Uno de los leprosos desistió de su rumbo a Jerusalén; rebosando agradecimiento, dejó continuar a sus compañeros, que pensaban tan sólo en su dicha y en la legalización de su salud. Escasos de caridad, con las glorias se les fueron las memorias. Este leproso, empero, volvió sobre sus pasos; a todos gritaba su ventura glorificando a Dios; el corazón le brincaba agradecido a Dios que le curó, y prorrumpía en alabanzas ante cualquier transeúnte con quien se cruzaba. Cuando llegó a Jesús, se postró en tierra, pegó su rostro al suelo y le dio las gracias. ¡Bendito leproso, que ostentas un corazón apto para el reino de los cielos! No te has quedado en fe cicatera e interesada como los otros, sino fe viva de amor, abierta en caridad como una flor.
El Maestro se emocionó con aquel hijo; se entristeció con el egoísmo desagradecido de los otros.
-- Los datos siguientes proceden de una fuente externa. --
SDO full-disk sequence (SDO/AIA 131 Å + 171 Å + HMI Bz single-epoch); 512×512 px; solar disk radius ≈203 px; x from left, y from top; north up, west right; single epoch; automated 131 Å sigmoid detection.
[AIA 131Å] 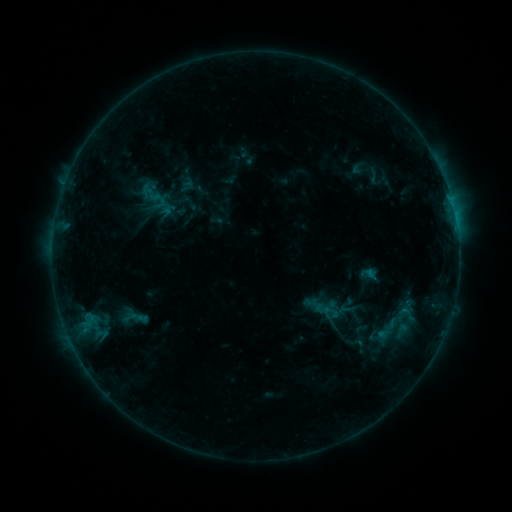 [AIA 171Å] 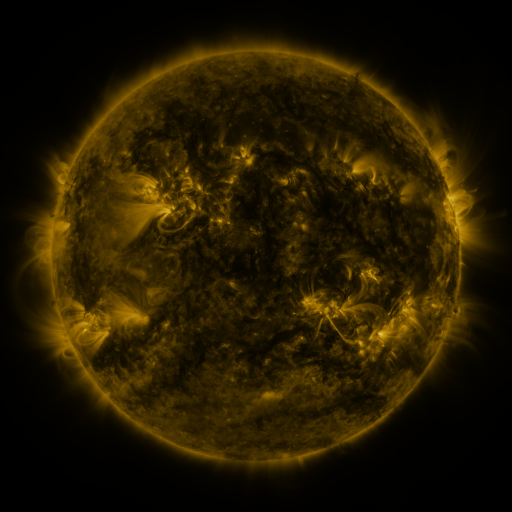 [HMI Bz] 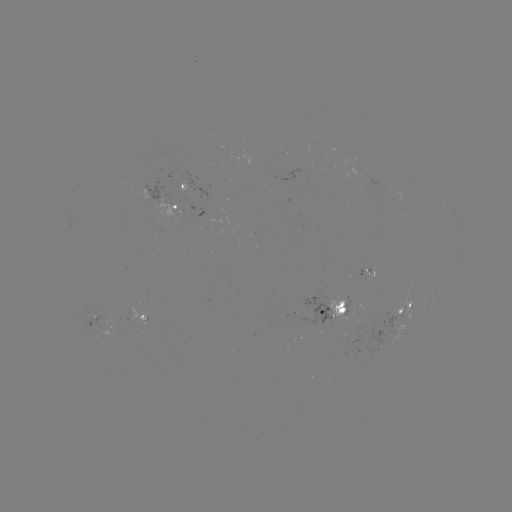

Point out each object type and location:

Repudiados los samaritanos como herejes repugnantes, se los consideraba más del infierno que los paganos; constata el Maestro que para Dios, quienquiera que trae corazón, es suyo. Los otros nueve eran los ortodoxos, los fieles, y, ¡qué lejos de Dios!; éste, ¡qué cerca y con Él!
Proclama el Maestro que estar con Él es estar con Dios, y glorificarle a Él es glorificar a Dios; quien le ha conocido y no le glorifica, ése no glorifica a Dios: quien da gloria al que es Palabra, al que es Evangelio, da gloria a Dios. Por excelencia, es Jesús gloria de Dios.
Termina subrayando la importancia de la fe para que el Padre se nos comunique y para que a nosotros se deriven sus bienes; quien espera con fe, obtiene; quien espera con fe, alcanza cuanto es vida. Como el Padre está siempre dispuesto y no falla, queda reducido el problema al hombre; si éste no falla, todo se hace; en cuanto tiene fe, Dios está a punto; cuanta más fe, más a punto: «Levántate y marcha, tu fe te ha salvado.